[Entries shown]
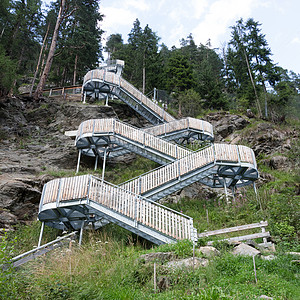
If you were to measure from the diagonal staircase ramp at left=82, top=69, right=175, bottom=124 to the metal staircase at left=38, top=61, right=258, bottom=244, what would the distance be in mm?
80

==

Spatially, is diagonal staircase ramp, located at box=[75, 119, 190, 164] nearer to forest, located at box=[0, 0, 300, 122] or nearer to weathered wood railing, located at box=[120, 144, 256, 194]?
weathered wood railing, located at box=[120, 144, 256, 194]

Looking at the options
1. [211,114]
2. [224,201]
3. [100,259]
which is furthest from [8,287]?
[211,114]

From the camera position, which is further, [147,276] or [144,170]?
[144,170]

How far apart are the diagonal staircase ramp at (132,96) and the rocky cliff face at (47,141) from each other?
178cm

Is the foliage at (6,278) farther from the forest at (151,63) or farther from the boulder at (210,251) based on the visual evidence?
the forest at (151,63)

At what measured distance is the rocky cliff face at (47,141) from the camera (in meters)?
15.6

==

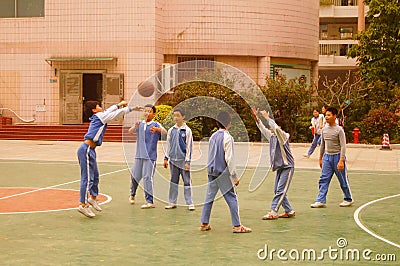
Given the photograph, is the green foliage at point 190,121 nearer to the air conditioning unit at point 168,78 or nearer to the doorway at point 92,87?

[What the task requires] Please pull out every line in the listing above that contains the word "camera".

[Response to this exercise]
From the camera position, which is further, [147,276] or [144,170]?
At what measured distance is the rocky cliff face at (47,141) from the camera (in meters)?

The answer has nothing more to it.